WHAT TO DO:
Scan the material for the word "human", then return every line where it appears.

INFORMATION PROVIDED:
=== Begin Enclosure ===
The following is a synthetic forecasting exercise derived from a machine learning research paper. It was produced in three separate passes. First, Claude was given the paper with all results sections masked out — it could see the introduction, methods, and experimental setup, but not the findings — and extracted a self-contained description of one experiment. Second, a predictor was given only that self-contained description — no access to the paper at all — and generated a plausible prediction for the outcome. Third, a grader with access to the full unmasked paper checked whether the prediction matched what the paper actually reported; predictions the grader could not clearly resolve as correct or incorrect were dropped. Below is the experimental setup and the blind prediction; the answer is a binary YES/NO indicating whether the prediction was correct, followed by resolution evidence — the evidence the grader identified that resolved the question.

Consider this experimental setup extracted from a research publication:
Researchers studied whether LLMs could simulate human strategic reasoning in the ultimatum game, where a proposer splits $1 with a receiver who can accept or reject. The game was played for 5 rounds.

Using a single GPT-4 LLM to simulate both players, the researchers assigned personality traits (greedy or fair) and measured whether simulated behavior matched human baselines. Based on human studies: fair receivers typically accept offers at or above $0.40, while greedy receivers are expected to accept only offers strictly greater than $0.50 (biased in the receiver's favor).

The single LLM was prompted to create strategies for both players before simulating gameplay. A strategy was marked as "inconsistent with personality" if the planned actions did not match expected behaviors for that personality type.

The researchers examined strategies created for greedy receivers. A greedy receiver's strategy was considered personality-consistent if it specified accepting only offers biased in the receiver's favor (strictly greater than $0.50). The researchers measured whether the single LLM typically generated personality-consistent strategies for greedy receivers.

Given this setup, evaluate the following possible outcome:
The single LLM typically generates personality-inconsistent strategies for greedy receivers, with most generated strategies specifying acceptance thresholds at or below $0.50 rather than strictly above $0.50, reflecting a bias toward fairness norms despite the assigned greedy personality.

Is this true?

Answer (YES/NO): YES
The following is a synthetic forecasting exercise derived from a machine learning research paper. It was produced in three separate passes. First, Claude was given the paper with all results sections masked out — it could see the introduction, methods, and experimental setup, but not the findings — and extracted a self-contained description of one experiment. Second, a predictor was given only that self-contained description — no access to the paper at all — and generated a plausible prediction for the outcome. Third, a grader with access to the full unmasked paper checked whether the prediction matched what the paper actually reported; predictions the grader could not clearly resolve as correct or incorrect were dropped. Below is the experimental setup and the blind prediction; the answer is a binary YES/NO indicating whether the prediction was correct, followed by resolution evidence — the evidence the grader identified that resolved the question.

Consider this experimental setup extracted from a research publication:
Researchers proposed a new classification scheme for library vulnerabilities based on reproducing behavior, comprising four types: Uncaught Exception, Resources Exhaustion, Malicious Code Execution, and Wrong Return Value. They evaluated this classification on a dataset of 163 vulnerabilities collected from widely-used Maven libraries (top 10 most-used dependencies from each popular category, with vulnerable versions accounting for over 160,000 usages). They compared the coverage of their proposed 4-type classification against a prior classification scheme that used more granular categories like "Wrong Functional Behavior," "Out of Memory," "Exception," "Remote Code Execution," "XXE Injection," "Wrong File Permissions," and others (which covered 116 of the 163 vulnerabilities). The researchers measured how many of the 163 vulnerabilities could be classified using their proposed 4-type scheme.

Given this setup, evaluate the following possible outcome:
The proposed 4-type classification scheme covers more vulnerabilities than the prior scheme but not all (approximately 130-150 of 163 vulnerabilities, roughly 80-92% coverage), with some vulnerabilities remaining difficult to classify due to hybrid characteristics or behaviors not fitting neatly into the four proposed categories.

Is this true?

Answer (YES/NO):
=== End Enclosure ===
RESPONSE FOR THIS EXERCISE:
Researchers studied whether LLMs could simulate human strategic reasoning in the ultimatum game, where a proposer splits $1 with a receiver who can accept or reject. The game was played for 5 rounds.
Using a single GPT-4 LLM to simulate both players, the researchers assigned personality traits (greedy or fair) and measured whether simulated behavior matched human baselines. Based on human studies: fair receivers typically accept offers at or above $0.40, while greedy receivers are expected to accept only offers strictly greater than $0.50 (biased in the receiver's favor).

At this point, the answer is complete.